For that matter, the reason to lock your house may well be to avoid being low-hanging fruit — IOW, someone else's TV gets stolen, not yours; theft is not actually reduced, just shifted around. There's no guarantee that everyone locking their house would reduce theft. The thieves learn to pick locks and everyone's costs are higher — but now a person who doesn't pay that cost is stigmatized as too foolish to protect themselves.

As an old boss of mine used to say, "locks are to keep your friends out." They work against casual intruders, not committed ones.

Comment author: Eugine_Nier 27 November 2012 02:38:17AM 5 points [-]

If the context is that you (or others) are telling me that it wasn't the thief's fault that they stole my TV, or that the fact that my house was unlocked is evidence that I consented to the taking of my TV

That also depends. An insurance company would be well within its rights to charge you a higher premium if you refused to lock your house.

Comment author: fubarobfusco 27 November 2012 09:28:50AM 0 points [-]

Right — but an insurance company would do that even if it didn't reduce theft overall, but merely shifted theft away from their insured customers onto others. It could even be negative-sum thanks to the cost of locks. If we actually want to reduce theft overall, shifting it around doesn't suffice.

Comment author: MugaSofer 27 November 2012 01:58:07AM 1 point [-]

If the context is that you (or others) are telling me that it wasn't the thief's fault that they stole my TV

The whole point is that this is a strawman.

(Not sure what the point of the rest is - clarification please?)

Comment author: TorqueDrifter 27 November 2012 02:03:11AM 0 points [-]

The whole point is that this is a strawman.

It's not. Maybe you're lucky enough to have never encountered it.

Comment author: MugaSofer 27 November 2012 02:09:31AM 2 points [-]

That is, no-one here is arguing for that position. I am well aware that there are people out there who hold all sorts of unjustifiable beliefs, but conflating then with my reasonable claims is logically rude.

Comment author: NancyLebovitz 26 November 2012 04:15:23AM 2 points [-]

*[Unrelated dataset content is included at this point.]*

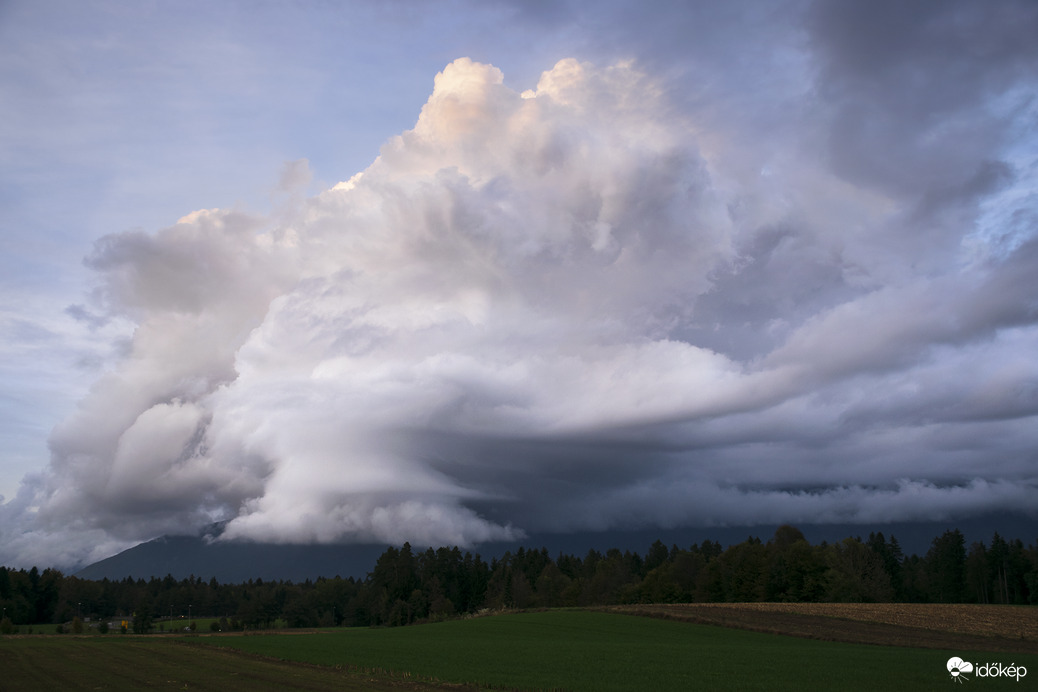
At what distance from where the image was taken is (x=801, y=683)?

I do note that it would probably be perceived differently by someone who was aware of its truth (this person would certainly be hurt by the reminder of the bad thing), than by someone who was not (i.e. a religious person).

Maybe, although I strongly suspect religious people alieve that their relatives are gone (otherwise, as others have noted, a funeral would be more like a going-away party).

One counter-example: In Julia Sweeney's Letting Go of God (an account of how Bible study eventually led a Catholic to become an atheist) , she says that accepting that there is no afterlife led to her having to mourn all her relatives again.

Perhaps there is something between verbal belief and gut-level alief.

Comment author: MugaSofer 26 November 2012 11:36:03PM 2 points [-]

Perhaps there is something between verbal belief and gut-level alief.

Alternative hypothesis: some religious people are mourning the fact that they will never be able to interact with the person again, not the fact that the person's mind has been irrevocably destroyed.